(First question for John Hobbins) How do you go about relating your academic interest in Biblical languages and interpretation to your pastoral work? How do you understand the responsibility of Christian academics specialized in Biblical studies? What is involved in trying to “avoid ruining old churches” as an academic and a Christian? I remember someone once saying that their understanding of their role as a professor in seminary was to “minimize the damage” that graduates would do to the people of God. Some would say that we academics are in fact the ones more likely to cause damage. What’s your view on this?
ANSWER: My seminary professors [at the Waldensian Seminary] in Rome were classical Barthians, which means I was trained to keep my knowledge of biblical languages and higher criticism completely below the surface in my pastoral duties. From the pulpit, therefore, the biblical authors are Moses, David, and Isaiah, not “J,” the anonymous psalmist, and Second or Third Isaiah. Never a word of Hebrew, Aramaic, or Greek thrown in, either.
Actually, I’ve changed my ways on the last point.
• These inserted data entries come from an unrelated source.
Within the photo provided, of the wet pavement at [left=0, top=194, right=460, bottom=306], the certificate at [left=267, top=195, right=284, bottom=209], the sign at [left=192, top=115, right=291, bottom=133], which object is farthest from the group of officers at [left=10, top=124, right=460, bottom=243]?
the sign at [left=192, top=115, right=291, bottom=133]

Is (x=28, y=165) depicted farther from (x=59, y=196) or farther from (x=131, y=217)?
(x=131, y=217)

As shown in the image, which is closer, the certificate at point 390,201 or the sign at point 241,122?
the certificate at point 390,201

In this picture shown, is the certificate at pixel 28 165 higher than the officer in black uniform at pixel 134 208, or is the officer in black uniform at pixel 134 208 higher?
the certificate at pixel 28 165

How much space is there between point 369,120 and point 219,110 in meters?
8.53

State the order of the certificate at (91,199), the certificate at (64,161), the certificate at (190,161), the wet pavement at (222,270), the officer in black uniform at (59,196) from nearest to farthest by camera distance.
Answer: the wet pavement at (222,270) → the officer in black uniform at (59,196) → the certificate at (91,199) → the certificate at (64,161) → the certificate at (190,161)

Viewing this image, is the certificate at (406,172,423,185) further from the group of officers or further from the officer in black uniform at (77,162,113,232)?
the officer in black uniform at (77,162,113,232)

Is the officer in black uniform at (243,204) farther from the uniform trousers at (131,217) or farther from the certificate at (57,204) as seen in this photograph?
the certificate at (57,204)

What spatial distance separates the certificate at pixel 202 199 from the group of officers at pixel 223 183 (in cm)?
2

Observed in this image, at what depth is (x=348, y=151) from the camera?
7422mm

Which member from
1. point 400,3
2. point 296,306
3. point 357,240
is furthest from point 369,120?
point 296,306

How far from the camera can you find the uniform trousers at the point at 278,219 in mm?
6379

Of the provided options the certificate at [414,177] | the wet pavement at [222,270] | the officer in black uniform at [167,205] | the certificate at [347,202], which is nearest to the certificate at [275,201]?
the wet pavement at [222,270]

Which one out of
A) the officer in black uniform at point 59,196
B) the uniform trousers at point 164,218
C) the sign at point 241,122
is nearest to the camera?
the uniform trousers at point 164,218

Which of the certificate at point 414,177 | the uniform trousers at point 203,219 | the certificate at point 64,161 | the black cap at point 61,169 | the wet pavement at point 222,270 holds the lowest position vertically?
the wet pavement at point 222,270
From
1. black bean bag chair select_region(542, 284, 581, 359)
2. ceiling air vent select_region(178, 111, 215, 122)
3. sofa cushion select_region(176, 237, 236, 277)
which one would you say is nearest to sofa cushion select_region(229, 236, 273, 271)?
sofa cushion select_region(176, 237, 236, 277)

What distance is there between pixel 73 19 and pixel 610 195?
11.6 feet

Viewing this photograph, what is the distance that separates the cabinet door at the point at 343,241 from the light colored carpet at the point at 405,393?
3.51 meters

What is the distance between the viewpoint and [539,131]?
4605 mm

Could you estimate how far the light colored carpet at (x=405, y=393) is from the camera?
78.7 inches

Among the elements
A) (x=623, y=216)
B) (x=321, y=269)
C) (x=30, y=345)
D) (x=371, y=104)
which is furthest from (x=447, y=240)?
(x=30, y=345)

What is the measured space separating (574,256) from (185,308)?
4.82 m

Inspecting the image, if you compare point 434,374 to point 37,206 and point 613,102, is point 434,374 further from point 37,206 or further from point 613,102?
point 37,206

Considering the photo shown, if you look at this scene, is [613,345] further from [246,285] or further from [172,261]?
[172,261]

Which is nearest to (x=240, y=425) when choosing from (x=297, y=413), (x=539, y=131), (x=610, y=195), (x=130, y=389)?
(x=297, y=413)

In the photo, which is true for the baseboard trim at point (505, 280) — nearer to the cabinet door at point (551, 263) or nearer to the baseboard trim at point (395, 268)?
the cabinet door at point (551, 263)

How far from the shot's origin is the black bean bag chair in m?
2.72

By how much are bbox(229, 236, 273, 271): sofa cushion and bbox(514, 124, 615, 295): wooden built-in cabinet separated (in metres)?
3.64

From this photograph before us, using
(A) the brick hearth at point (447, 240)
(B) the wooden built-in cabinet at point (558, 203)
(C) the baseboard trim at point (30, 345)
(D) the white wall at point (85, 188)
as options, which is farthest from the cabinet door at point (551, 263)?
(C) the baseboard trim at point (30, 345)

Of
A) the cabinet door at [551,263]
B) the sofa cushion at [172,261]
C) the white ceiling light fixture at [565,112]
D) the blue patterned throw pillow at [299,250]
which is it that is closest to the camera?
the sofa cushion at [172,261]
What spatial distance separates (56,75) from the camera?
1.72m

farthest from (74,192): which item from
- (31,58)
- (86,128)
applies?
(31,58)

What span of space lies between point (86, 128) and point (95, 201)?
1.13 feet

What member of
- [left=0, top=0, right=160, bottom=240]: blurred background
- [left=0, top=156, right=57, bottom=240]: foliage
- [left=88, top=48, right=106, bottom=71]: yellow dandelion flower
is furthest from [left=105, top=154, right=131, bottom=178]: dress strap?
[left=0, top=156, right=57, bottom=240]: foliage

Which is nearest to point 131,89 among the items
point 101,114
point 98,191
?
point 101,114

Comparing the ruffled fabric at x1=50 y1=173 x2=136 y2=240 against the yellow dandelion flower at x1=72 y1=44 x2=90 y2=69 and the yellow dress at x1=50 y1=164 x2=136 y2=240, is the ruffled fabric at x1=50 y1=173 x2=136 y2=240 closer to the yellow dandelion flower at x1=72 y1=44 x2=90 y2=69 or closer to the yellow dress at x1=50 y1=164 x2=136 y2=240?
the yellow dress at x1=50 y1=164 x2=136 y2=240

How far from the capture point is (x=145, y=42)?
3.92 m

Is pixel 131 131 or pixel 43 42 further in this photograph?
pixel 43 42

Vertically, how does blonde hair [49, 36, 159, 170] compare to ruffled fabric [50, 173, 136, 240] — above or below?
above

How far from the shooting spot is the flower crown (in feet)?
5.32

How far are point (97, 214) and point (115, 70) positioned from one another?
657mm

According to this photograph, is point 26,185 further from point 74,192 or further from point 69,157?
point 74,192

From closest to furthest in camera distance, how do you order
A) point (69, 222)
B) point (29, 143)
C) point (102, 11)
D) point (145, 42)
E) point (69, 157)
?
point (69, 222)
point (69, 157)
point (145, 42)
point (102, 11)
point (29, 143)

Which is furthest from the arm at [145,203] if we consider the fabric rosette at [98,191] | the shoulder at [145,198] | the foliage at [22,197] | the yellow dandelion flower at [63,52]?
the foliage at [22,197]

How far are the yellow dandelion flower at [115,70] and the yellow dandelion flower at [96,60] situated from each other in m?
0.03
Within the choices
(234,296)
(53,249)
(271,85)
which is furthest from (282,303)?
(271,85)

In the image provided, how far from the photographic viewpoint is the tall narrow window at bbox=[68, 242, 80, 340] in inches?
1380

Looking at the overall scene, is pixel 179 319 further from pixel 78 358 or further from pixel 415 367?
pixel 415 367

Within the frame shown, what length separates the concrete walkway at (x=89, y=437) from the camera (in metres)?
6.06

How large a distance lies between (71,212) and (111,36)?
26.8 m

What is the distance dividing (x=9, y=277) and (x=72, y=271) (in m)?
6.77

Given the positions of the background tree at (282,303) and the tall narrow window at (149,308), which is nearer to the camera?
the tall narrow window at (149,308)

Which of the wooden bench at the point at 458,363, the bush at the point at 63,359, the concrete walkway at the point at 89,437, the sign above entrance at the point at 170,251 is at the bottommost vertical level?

A colleague of mine, whose Greek is pretty bad, was telling me how he throws in Greek in his sermons and explains the text based on a (pseudo-scientific) riff on a particular Greek word. He said his congregation loves it. I thought to myself, “Unfair!” So now I throw in Greek, Hebrew, Latin, German, you name it, now and then. I try to avoid imparting pseudo-knowledge, but hey, nobody is perfect.
I love to teach Hebrew to high school students. I hope to get to the point in which I will work closely enough with the public schools to offer it in school, every day, during school hours.
I don’t think academic pastors do more damage than non-academic pastors (if anything, the opposite is true). The statement that they do a lot of damage says more about academics who think that, and their sense of self-importance. Academics, though, aren’t very powerful. By definition, I would say. Nor should they be more powerful than they are.
At least in the kind of congregation I serve, where a core of people are serene believers and have come to expect, in a United Methodist context, that they will have a “well-meaning liberal” for a pastor – the phrase says it all – they don’t mind having a pastor who studies at all hours of the day and night. They’ve seen worse.
They go right on voting Republican – or not – regardless. Furthermore, I am in Lake Wobegon country, where, as Garrison Keillor points out, “all the women are strong.” I’ve learned to let them run the show (actually, no: I work hard to raise up male leadership, but you get my point). They are very good at what they do. It gives me a lot of time to study.
In short, a decent congregation, and there are thousands of them in this land, hundreds of thousands across the world – is virtually indestructible. If you really try hard to destroy a decent congregation, you are more likely to give it a new lease on life.